Recently Vedantu, an online tutoring platform launched a new campaign with Aamir Khan as its brand ambassador. The ads in the campaign end with the phrase “ Samajh Ayega Toh Maza Ayega.. Maza Ayega Toh Samajh Ayega”. (If you understand it, you will enjoy it. If you enjoy it, you will learn).
The focus of the ads is highlighting the availability of live tutoring to address a parent’s concern over completely automated learning.
By doing so, Vedantu is trying to frame that it is better than its competitors. This framing of one of the characteristics of the product in a positive light convinces the customer to take action.
Mere Exposure Effect
Let's say you have wanted to buy a new phone for a while and you go to an eCommerce site and search for a smartphone. Hence begins the chase for exposure. Every website you visit, every social media platform you browse, you start seeing phone ads everywhere. If only companies could advertise in our dreams!
The whole point of this full-blown ad attack is to create overexposure to certain products by companies and we usually fall victim to it.
The mere exposure effect shows that people tend to prefer things they are more familiar with. This amount of advertising leads customers to choose a product they are more exposed to rather than the one that is suitable for them.
Let's see a mere exposure cognitive bias example in the Edtech industry, a Bright Eye VC report states that 12 global public Edtech companies on average had their marketing budget at 25% of their revenue. By overspending on marketing these companies overexpose their offerings to customers.
Right from TV ads, social media ads salespeople visiting the homes of the customers, companies like Byju’s leave no stone unturned to be in the face of the customer.
Cognitive Bias - A predictable pattern of error in thinking that we exhibit while trying to process the information that is presented to us.
Halo Effect Bias - is the tendency of people to allow the positive impressions of one person/brand/product to positively influence their opinion onto something else. Eg, featuring SRK in Byju’s ads to influence user's opinions of Byju’s.

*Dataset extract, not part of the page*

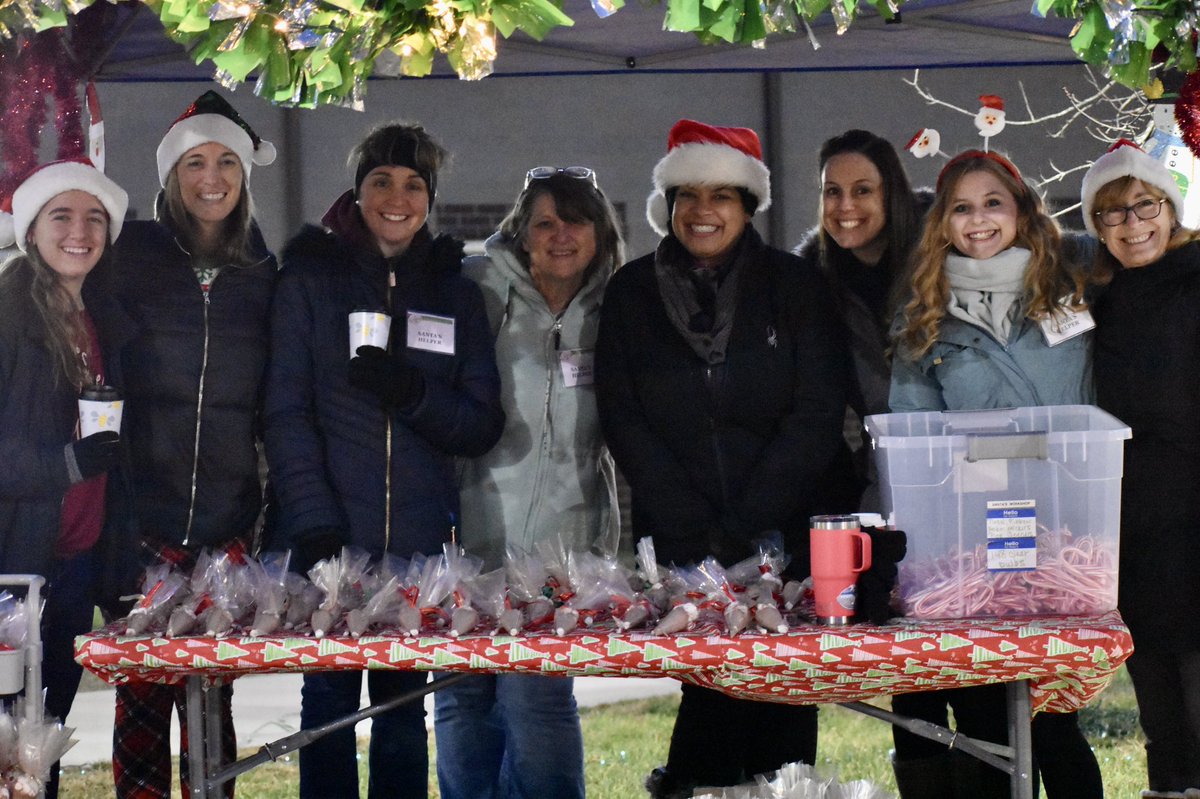 RBB Edgewood Schools tweet media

Survivorship Bias - error of focusing on the people/companies who were successful at something and overlooking those who failed due to their lack of visibility. Eg, White Hat Jr’s featuring Bill Gates and Mark Zuckerberg in their childhood to convey coding at a young age leads to more chances of success.
Fear Of Missing Out - Creating anxiety for missing out on something. Eg, Edtech companies creating FOMO for parents by promoting they make kids smarter and increasing their chances to score more.
Bandwagon Effect - the phenomenon where the rate of uptake of beliefs and fads increases in proportion to others who have already done it. Eg increasing the number of students getting enrolled in online education platforms.
IKEA Effect - tendency to place a disproportionately high value on the things that you create even though others might not perceive it to be valuable. Eg, White Hat Jr allowing kids to create their own game apps.
Framing Effect - This framing of one of the characteristics of the product in a positive light that convinces the customer to take action. Eg, Vedantu’s attribute framing of its live tutoring.
Mere Exposure Effect - tendency to prefer things people are more familiar with. Eg, Companies increasing their ad spending to increase recall.
As future marketers, it is crucial for us to understand what an ad talks about and why. Decoding the hidden biases behind the ads gives us a deeper insight into consumer behavior and helps us know how to use cognitive biases for effective marketing.